WHAT YOU NEED TO DO | Rewrite the records from the line containing "Starting at nearest" through the end of the records, putting "observer" in place of "viewpoint" and changing nothing else. Give back only those lines.

:: GIVEN RECORDS ::

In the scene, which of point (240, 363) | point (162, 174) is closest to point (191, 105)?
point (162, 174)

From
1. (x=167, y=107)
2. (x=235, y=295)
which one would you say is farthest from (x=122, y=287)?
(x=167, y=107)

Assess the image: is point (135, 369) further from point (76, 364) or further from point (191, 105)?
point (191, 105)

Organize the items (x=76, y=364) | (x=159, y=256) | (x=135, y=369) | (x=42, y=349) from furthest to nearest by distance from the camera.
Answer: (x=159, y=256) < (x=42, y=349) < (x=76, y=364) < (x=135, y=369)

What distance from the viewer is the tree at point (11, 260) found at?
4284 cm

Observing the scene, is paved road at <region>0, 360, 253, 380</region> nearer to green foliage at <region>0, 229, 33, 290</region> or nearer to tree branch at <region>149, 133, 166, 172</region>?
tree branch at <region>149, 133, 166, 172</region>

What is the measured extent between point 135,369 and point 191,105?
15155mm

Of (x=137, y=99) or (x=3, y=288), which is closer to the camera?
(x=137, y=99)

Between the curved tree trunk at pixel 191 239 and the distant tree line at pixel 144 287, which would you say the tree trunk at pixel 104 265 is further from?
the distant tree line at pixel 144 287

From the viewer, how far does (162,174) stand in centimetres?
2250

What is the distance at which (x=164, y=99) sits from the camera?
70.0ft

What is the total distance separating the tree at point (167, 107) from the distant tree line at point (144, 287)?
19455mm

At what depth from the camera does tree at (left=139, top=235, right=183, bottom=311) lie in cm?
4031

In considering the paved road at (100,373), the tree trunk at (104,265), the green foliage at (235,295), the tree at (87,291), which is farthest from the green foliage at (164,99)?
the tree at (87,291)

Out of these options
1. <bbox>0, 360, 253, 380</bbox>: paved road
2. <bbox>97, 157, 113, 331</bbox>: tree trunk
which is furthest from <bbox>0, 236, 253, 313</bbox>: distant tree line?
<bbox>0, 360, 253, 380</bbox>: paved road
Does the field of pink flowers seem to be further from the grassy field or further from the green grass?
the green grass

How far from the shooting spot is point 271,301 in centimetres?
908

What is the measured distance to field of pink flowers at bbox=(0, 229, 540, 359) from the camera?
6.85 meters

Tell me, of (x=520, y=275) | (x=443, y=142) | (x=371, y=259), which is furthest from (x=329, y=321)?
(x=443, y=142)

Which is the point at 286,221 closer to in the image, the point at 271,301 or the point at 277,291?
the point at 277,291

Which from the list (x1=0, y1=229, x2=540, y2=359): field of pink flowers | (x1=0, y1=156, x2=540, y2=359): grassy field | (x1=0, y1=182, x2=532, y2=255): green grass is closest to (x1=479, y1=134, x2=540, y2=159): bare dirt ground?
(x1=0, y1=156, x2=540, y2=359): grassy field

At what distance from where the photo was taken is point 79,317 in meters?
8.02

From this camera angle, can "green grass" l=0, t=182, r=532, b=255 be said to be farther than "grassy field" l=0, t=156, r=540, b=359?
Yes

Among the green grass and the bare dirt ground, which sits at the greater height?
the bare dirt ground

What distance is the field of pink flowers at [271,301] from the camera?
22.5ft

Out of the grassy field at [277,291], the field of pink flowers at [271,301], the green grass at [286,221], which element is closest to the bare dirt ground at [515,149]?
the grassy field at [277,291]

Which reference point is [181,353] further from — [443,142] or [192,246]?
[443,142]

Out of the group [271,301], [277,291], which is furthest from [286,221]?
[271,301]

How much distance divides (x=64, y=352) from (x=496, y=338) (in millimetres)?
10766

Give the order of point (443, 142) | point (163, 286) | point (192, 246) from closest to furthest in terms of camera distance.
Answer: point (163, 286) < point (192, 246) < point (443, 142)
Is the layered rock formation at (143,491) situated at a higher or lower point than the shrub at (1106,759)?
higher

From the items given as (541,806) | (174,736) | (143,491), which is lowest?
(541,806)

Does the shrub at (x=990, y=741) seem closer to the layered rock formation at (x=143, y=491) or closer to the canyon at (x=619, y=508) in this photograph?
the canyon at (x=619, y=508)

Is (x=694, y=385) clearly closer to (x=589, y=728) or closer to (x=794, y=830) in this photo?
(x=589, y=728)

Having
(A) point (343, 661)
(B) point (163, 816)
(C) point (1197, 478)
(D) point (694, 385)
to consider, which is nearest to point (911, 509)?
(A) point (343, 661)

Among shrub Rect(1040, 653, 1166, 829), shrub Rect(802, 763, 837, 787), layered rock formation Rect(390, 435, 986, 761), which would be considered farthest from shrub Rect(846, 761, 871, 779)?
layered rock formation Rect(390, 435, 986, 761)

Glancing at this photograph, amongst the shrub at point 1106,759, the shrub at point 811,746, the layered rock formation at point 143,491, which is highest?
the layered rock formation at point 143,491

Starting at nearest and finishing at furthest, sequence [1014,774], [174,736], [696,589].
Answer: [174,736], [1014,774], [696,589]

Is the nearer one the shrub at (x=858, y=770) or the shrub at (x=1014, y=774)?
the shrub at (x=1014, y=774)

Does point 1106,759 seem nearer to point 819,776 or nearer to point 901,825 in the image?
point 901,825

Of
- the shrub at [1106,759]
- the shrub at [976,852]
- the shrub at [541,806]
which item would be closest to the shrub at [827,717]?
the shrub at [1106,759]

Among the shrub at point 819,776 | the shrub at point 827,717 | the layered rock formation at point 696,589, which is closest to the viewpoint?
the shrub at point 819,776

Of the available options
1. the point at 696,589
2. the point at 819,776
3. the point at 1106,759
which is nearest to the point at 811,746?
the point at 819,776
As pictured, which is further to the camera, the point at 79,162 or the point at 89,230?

:::

IN RESPONSE |
Starting at nearest and finishing at furthest, sequence [1014,774], [174,736], [696,589].
Answer: [174,736], [1014,774], [696,589]

Is the nearer one the shrub at (x=858, y=770) or the shrub at (x=1014, y=774)?
the shrub at (x=1014, y=774)

Does point 1106,759 seem nearer to point 819,776 or nearer to point 901,825 in the image?
point 901,825

Of
- the shrub at [1106,759]
- the shrub at [976,852]
- the shrub at [541,806]
which item would be closest to the shrub at [827,717]?
the shrub at [1106,759]

Among the shrub at point 819,776 | the shrub at point 827,717 | the layered rock formation at point 696,589, which is closest to the observer?
the shrub at point 819,776

Of the available options
1. the point at 696,589
2. the point at 819,776
3. the point at 1106,759
which is nearest to the point at 811,746?
the point at 819,776
As pictured, which is further to the camera, the point at 79,162 or the point at 89,230?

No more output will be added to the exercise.